= Tapan K. Datta =

University professor and researcher

Tapan K. Datta is a Wayne State University civil engineering professor and researcher who highly specializes in transportation engineering and safety. After receiving his early schooling, undergraduate degrees, and field experience in Calcutta, India, he moved to the United States to complete his master's and doctoral degrees. While in Detroit, MI, he worked for and later owned Goodell Grivas, Inc., a structural engineering consulting firm, and became a full-time faculty member at Wayne State University in 1973. His most notable contributions include work on the roof of Cobo Hall, in Detroit, MI, and the steel structural work done on Jacobs Field (now Progressive Field) in Cleveland, OH. Dr. Datta has also claimed to be the inventor of the double-drive thru at fast food establishments. Dr. Datta also founded the Transportation Research Group at Wayne State University; this group is composed of undergraduate and graduate students that complete transportation-related research grant projects for the State of Michigan.

== Early life and education ==
Dr.

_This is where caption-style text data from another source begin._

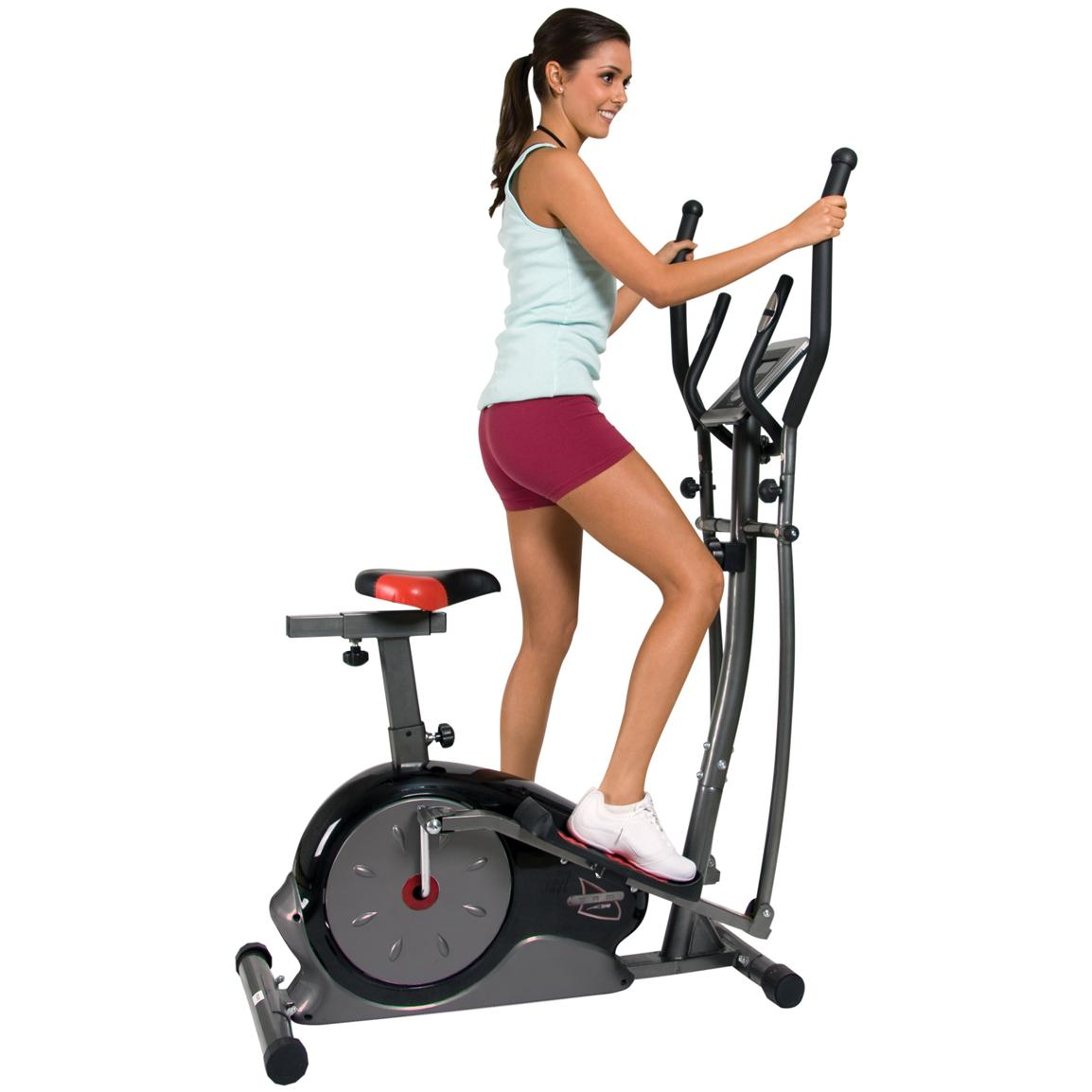 Body Champ Magnetic Cardio Dual Trainer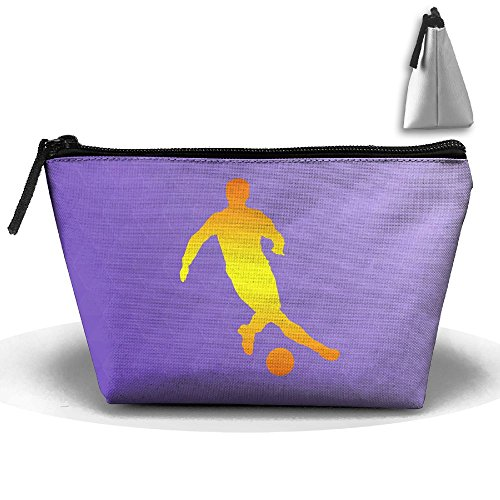 Trapezoid Portable Travel Toiletry Pouch Football Player Gold Cosmetic Bags Multifunction Clutch Bag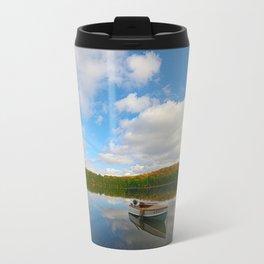 A 1949 Thompson afloat at Mirror Lake Travel Mug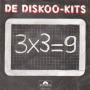 Details De Diskoo-Kits - 3x3=9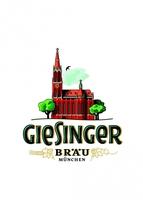 Giesinger Bräu als Newcomer des Jahres ausgezeichnet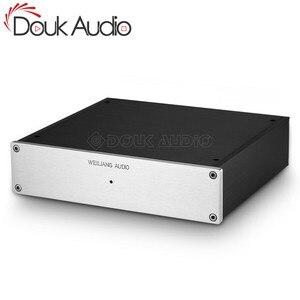 Image 1 - Douk אודיו גרמניה הכפול MM MC Phono פטיפון HiFi Preamp נע מגנט LP ויניל מראש מגבר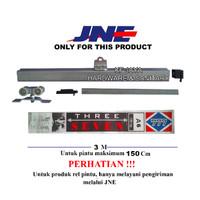 Rel Pintu geser / sliding 777 ukuran A6 / J6 untuk pintu max 150cm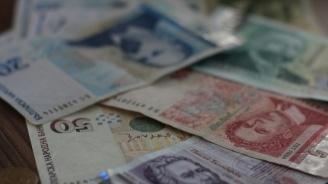 Лихвите по заемите скачат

Tapan Datta grew up in India as the youngest child out of four. His father was an electrical and mechanical engineer in India. He earned his diploma from South Calcutta National School in Calcutta, India, in 1955. In 1957, Dr. Datta graduated from Ramakrishna Mission Vivekananda Centenary College, then under the University of Calcutta, with a general two year math and science degree. He cites his reasoning for pursuing civil engineering, and later transportation engineering instead of mechanical or electrical engineering as, “a want to do something different, so that my father could not oversee me all the time”. Dr. Datta also obtained an Urban Planning degree while studying in India, before applying to the Bengal Engineering College, Shibpur (now named as IIEST, Shibpur), also in Calcutta, India.
In order to gain admittance to the IIEST Shibpur, he had to compete with 40,000 applicants, of whom only 400 were admitted. Dr. Datta was originally disqualified for being, “too lean and thin...and underweight.” For the next four weeks, he did nothing but eat rice and sleep. Right before his next physical, he drank two gallons of water. He made the weight requirement by one pound, and was then admitted to the college to begin his civil engineering studies.

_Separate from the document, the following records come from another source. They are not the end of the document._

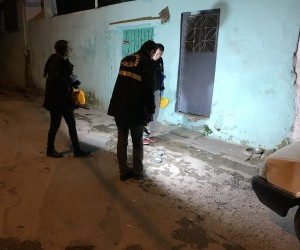 İzmir'de kız kaçırma kavgası: 1 ölü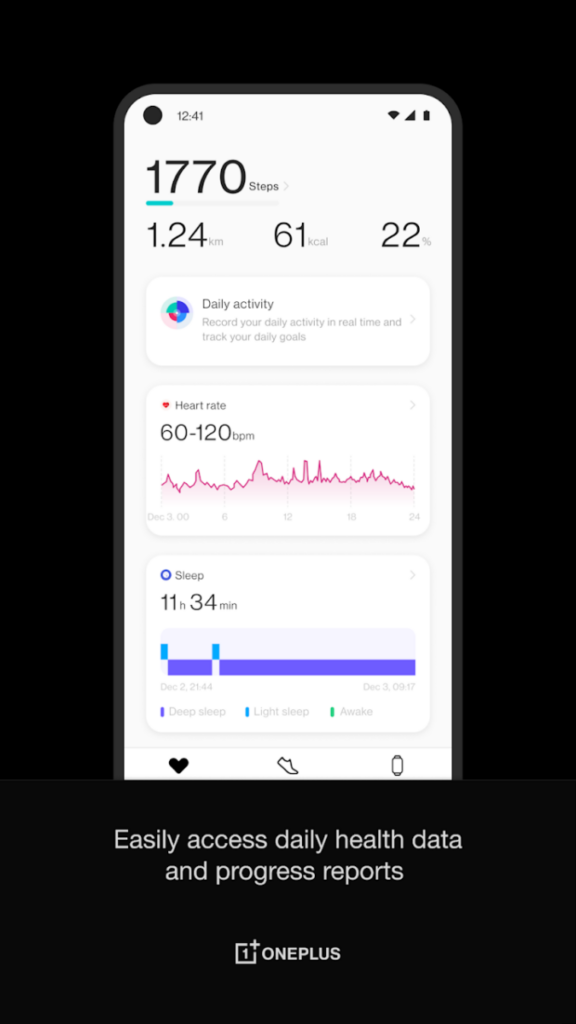 OnePlus Health app showing health information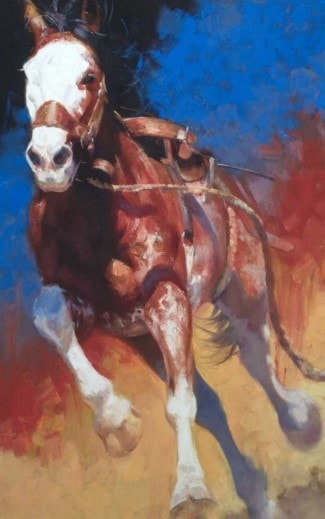 Paintings of Horse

By 1965, Dr. Datta had earned his B.E. in Civil Engineering and a Graduate Diploma in Town & Regional Planning from Bengal Engineering College. He then moved to Detroit to complete his Masters of Science in Civil Engineering from Wayne State University. He earned his Ph.D. in Civil Engineering with a focus in Transportation from Michigan State University in 1973.

== Employment ==
In 1962, after getting his bachelor's degree in math and science from Vivekananda College, Dr. Datta was employed by Kuljin, an American civil engineering company in India. While working for this company, he was faced with a very competitive work environment which fostered in him the feeling that he could do something though his experiences there. Working for Kuljin was also very important in his academic pursuits; in order to be accepted to the prestigious Bengal University's College of Engineering, experience in the field was required among many other rigorous tests. After a few years of working for Kuljin, Dr. Datta applied to Bengal University and was accepted.
After acquiring his degree in Civil Engineering at the Bengal Engineering College of the University of Calcutta, he traveled to Detroit, Michigan, in 1967. While studying for his master's degree at Wayne State University, he worked in the Wayne State mailing room to support himself. He was eventually hired as a part-time professor at Wayne State. Dr. Datta was hired as a full-time faculty member in 1973 by Wayne State.

While at Wayne State, Dr. Datta has worked on many research projects for MDOT, in addition to being a professor of Transportation Engineering. After his first year of employment, he received a grant to run safety training programs throughout the state. Dr. Datta then created the Transportation Research Group (TRG) at Wayne State and has led numerous grant projects through this group. Some projects the TRG completed in recent years include “2005 and 2007 Child Restraint Device Use and Misuse Survey,” the “Susan Harwood Training Grant – OSHA Training Material Development for Highway Construction Work Zones and Traffic Control Hazards,” and a study on the “Identification of Targeted Enforcement Locations for the Reduction of Speed-Related Crashes”.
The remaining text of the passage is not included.